Data: 2010-09-03 19:33:45
Temat: Re: Sens paradoksu Achillesa i Żółwia
Od: Robakks <r...@g...com>
Pokaż wszystkie nagłówki
"ola" <o...@g...com>
news:65ca6dc5-a7b8-4b02-
b...@l...googlegroups.com...
> On Sep 3, 8:48 pm, "Robakks" <R...@g...pl> wrote:
>> Witaj Ola :-)
>> Moje zdanie jest takie. Skoro od paru tysięcy lat nikt nie zuważył,
>> że Achilles zakończył bieg kończąc podział połowkowy - to to jest
>> dowodem, że żadnych znawców NIE_MA. Rzecz sama się rozstrzyga
>> na podstawie zdrowego rozsądku. W którymkolwiek miejscu był
>> Achilles - to zawsze był w jakimś kroku i aby znaleźć się na końcu
>> musiał zrobić ostatni krok. Można nie wiedzieć jaka to jest ilość
>> tych kroków, bowiem w klasycznym odwzorowaniu gemometrycznym
>> jest tak długa jak półprosta, ale po to pokazuję skalę połówkową,
>> w której każda kolejna liczba jest w odległości o połowę mniejszej
>> od poprzedniej, by przytomnym uzmysłowić jak wygląda koniec
>> półprostej tradycyjnie nazywany nieskończonością oo.
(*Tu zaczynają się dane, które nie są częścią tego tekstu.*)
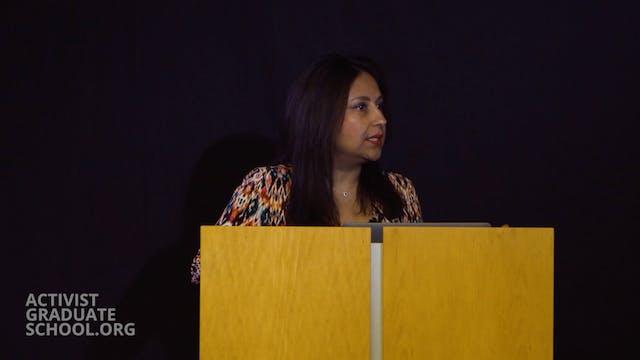 17. Ananya Roy, Banishment and Housin...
>> Daję wiele przykładów np. długość krzywej Peano która ma początek
>> i koniec - jest więc skończona, a jest ciągła i wypełnia całe pole
>> kwadrata. Podaję także notację np. 11'21 = 11*oo + 21, rzecz od
>> której "znawcy" dostają białej gorączki.
>> Zdaję sobie sprawę, że jestem SAM kontra ŚWIAT i ja nie ustąpię.
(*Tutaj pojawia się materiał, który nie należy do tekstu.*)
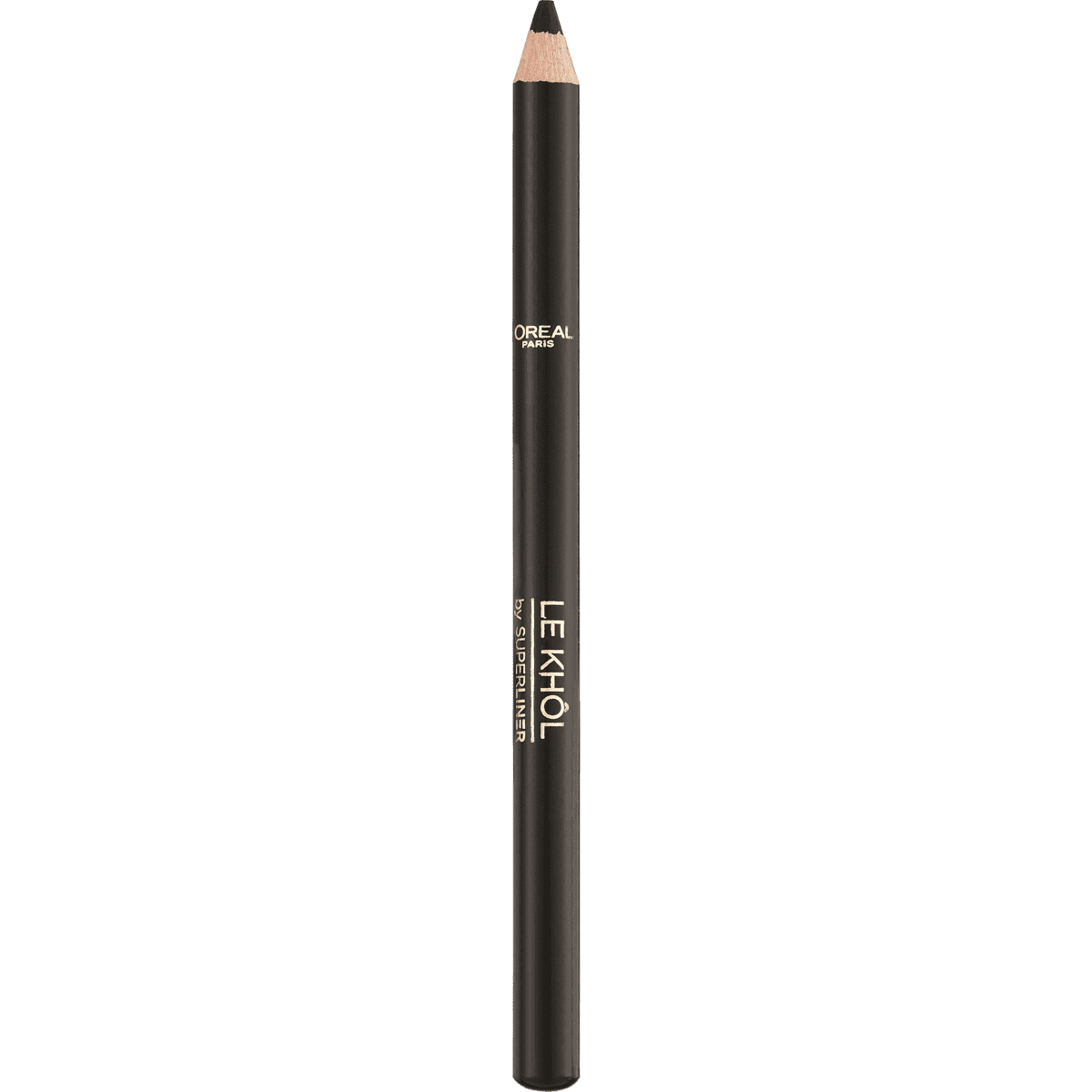 L'Oréal Paris Superliner Le Khôl Eyeliner 101 Midnight Black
>> To ŚWIAT musi ustąpić, bo nie ma innego wyjścia.
>> Musi także wycować się z idiotycznego twierdzenia, że jeśli hotel
>> Hilberta jest niepełny to jest w nim tyle samo gości co w hotelu pełnym.
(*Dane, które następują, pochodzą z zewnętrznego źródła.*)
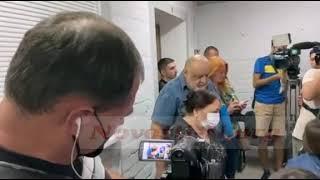 «Заболел коронавирусом»: скандальный Казимиров не явился в суд на избрание меры пресечения (обновлено)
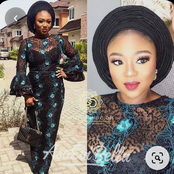 Beautiful And Fascinating Ankara Styles For Modern Ladies Who Want To Slay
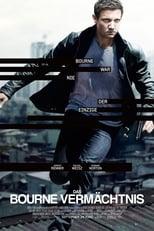Filmposter: Das Bourne Vermächtnis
>> Idiotyzm totalny, a dziwi mnie: dlaczego ludzie wierzą w nonsensy?
>> pozdrawiam,
>> Robakks
>> *°"˝'´¨˘`˙.^:;~>¤<×÷-.,˛¸
> Cantor mowi o zbiorach nieskonczonych.
> Ilosc krokow wydaje mi sie zbiorem skonczonym.
> Wiec chyba jedno drugiemu nie przeszkadza.
>
> Wiec Achilles nigdy nie dogoni zolwia gdy mierzymy odleglosciami,
> ale dogoni gdy mierzymy krokami.
>
> Poza tym - nie bierz mnie powaznie bo sie nie znam.
> Naprawde.
>
> Ola
hehe
Umówmy się tak: żeby napisać posta musisz naciskaś klawiszki.
Aby nacisnąć klawiszek Twój palec musi pokonać odległość
dzielącą go od klawiszka. W czasie t/2 pokonuje połowę tej odległości
nazwijmy ją s/2. Ta połowa ma nazwę 1-szy krok.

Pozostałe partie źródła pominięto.